:: LISTING ::
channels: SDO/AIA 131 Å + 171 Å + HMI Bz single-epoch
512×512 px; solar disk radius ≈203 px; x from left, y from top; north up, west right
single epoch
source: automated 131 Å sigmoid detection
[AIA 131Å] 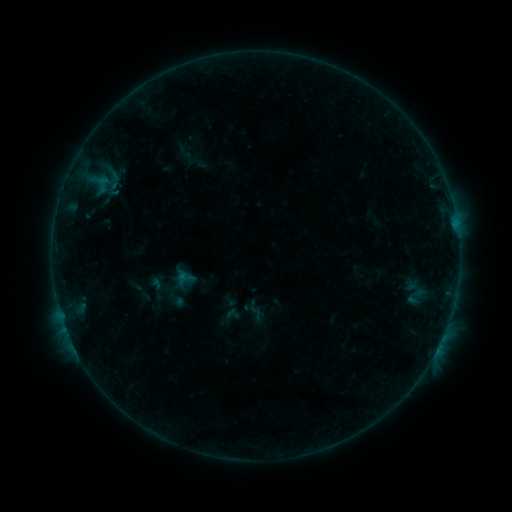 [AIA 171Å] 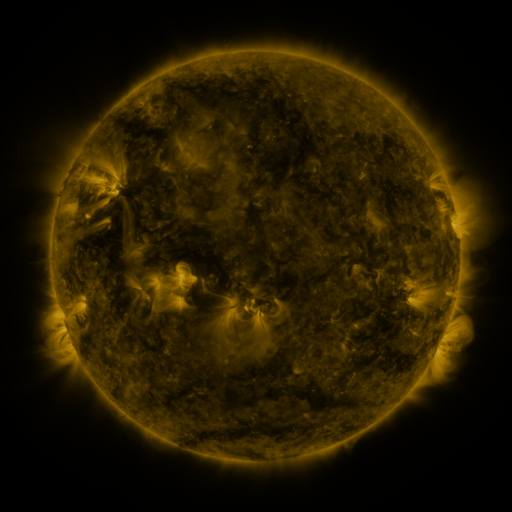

:: WHAT YOU WILL DO ::
Which lines of the records contain the word 'single' with its case matching exactly? Copy out each of those lines.

:: RESULT ::
channels: SDO/AIA 131 Å + 171 Å + HMI Bz single-epoch
single epoch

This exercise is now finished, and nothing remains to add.